In the context of creating solidification products which are suitable for placement within a responsibly operated landfill, there are two fundamental quality criteria.

  1. the creation of a mixture which will set to form a solid product with low leachability and which will remain physically stable over the long term even when exposed to normal ground water, occasional surface waters and/or occasional rain water.
  2. the creation of a mixture which will set to form a solid product with relatively low leachability but which needs to be kept clear of air, water or moisture ingress over the long term, in order either to prevent degradation (e.g. physical destruction of its structure as a result of swelling) or to prevent biological processes from causing excessive degradation.

Products which achieve quality criteria 1 will have low long term liability even if the landfill lining or other containment features around the deposit are ruptured.

Products which achieve quality criteria 2 rely on the containment system around them in order to limit their long term liabilities. The typical mode of failure is for the product to either expand into the form of a compacted powder or soft aggregate or to form a stiff sludge or even a mobile slurry. Control of the initial water input is usually sufficient to prevent the degraded products from becoming a mobile slurry. However, leachate extrusion from the degraded product is a frequent occurrence, accompanied by an associated bulk settlement within the deposit.

Any product which does not reach quality criteria 2 should not be considered other than as a means of making the waste suitable for safe transport to an off site specialist landfill or treatment process.

As part of the BPEO and subsequent work which was carried out for the world’s largest integrated production facility for ferrochrome and stainless steel (for more details see the Integrated Industrial Waste Management Section) RPA developed and designed a solidification process to stabilise the site’s hazardous solid waste residues. This was a particular challenge in view of the total load principles which apply in South Africa and the chromium, nickel, zinc and cadmium content of the residues.

The products from the process were able to demonstrate TCLP and Acid Rain Leach extract concentrations for each of these metals which consistently averaged below the following.

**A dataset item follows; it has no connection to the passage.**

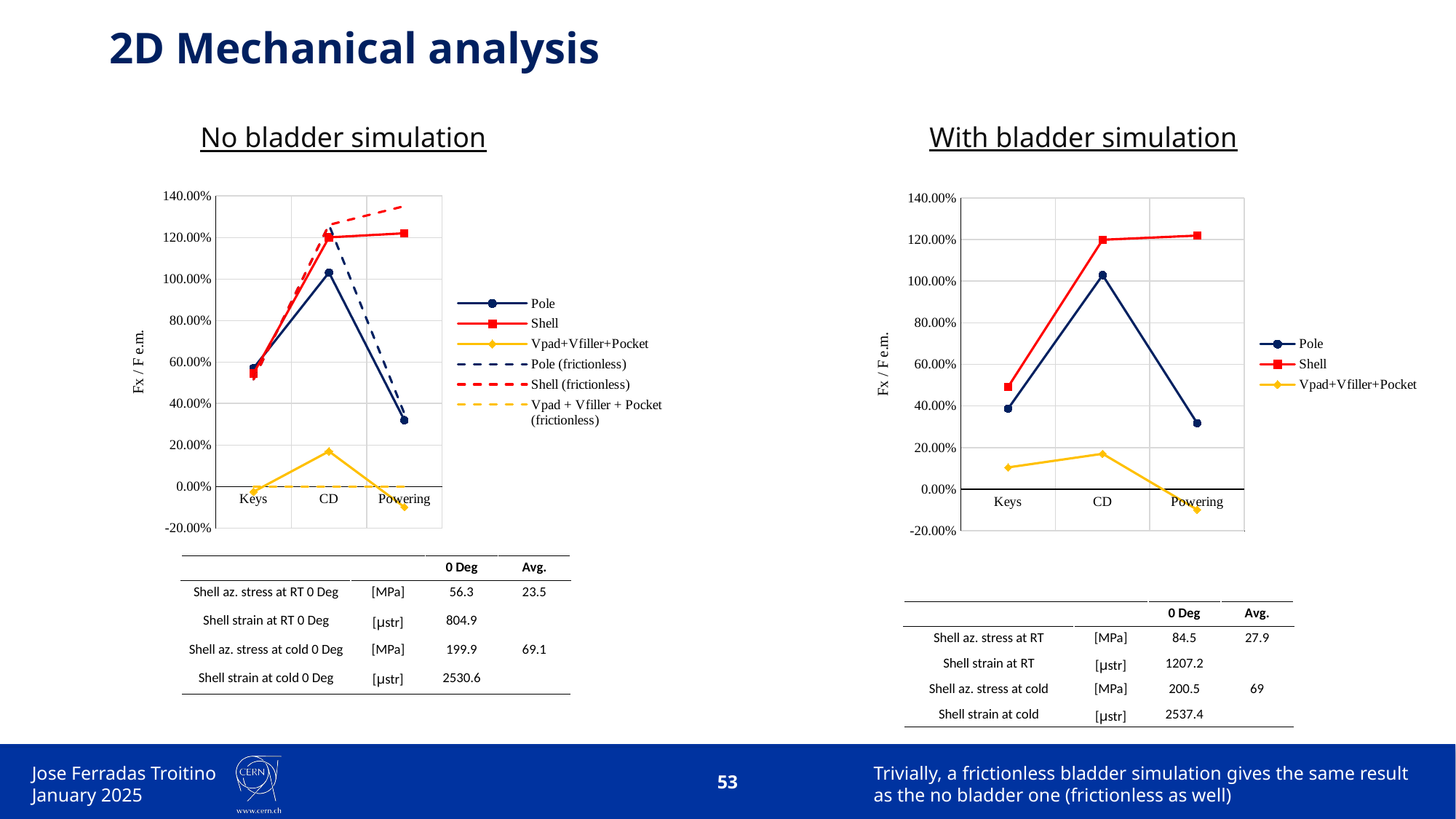
In the 'No bladder simulation' chart, at which category does the Pole series reach its highest value? CD How many series does the legend of the 'No bladder simulation' chart list? 6 In the 'With bladder simulation' chart, is the value of the Shell series at Keys greater or less than 60.00%? less In the 'With bladder simulation' chart, at which category is the Shell series lowest? Keys In the 'No bladder simulation' chart, does the Pole series rise or fall from CD to Powering? fall In the 'With bladder simulation' chart, which series has the larger value at Keys, Shell or Pole? Shell In the 'With bladder simulation' chart, at which category is the Pole series lowest? Powering In the 'No bladder simulation' chart, is the value of the Pole series at Powering greater or less than 40.00%? less How many series does the legend of the 'With bladder simulation' chart list? 3 What kind of chart is the 'No bladder simulation' chart? line chart In the 'With bladder simulation' chart, is the value of the Vpad+Vfiller+Pocket series at Powering greater or less than 0.00%? less How many categories are shown on the x axis of the 'With bladder simulation' chart? 3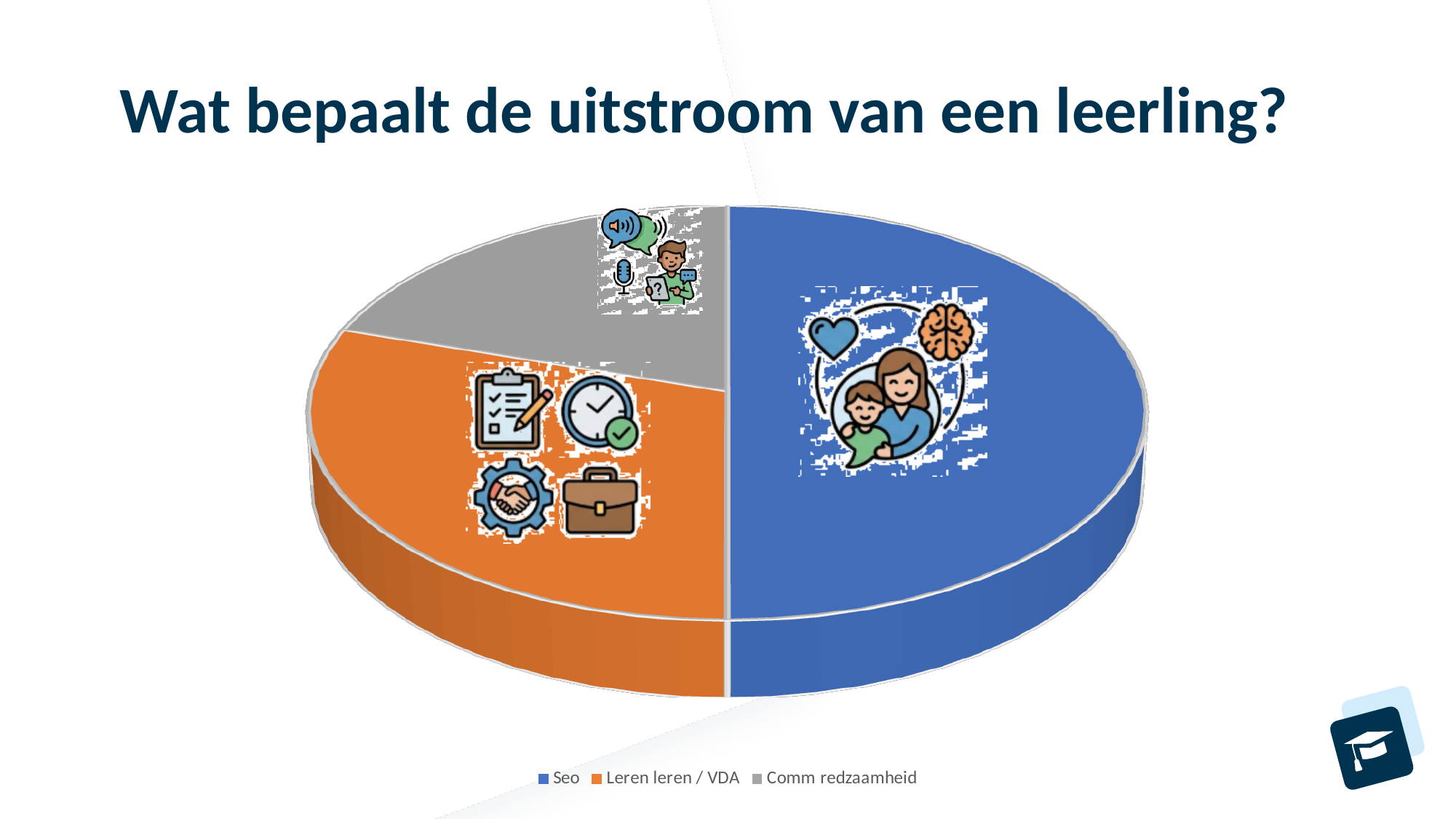
Which slice is larger, Leren leren / VDA or Comm redzaamheid? Leren leren / VDA What is the title of the slide containing the pie chart? Wat bepaalt de uitstroom van een leerling? What kind of chart is shown on the slide? pie chart What colour is the slice for Leren leren / VDA? orange Which slice is smaller, Seo or Comm redzaamheid? Comm redzaamheid Which slice is larger, Seo or Leren leren / VDA? Seo Which category has the smallest slice of the pie chart? Comm redzaamheid How many slices does the pie chart have? 3 Which category has the largest slice of the pie chart? Seo How many entries does the legend of the pie chart list? 3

  Chrome VI < 0.03 mg/litre *
  Cadmium < 0.03 mg/litre *
  Nickel < 0.13 mg/litre
  Zinc < 0.60 mg/litre

* This was the limit of detection in this work.

In conjunction with this work, RPA designed a 100 hectare landfill adjacent to the site to receive the stabilised wastes in a manner which exploits the physical characteristics of the inerted waste so as to maximise the environmental protection whilst minimising the construction and operating costs.

RPA has recently been commissioned to carry out a similar programme of development and design work for the large iron and steel production site which is also referred to in the Integrated Industrial Waste Management section.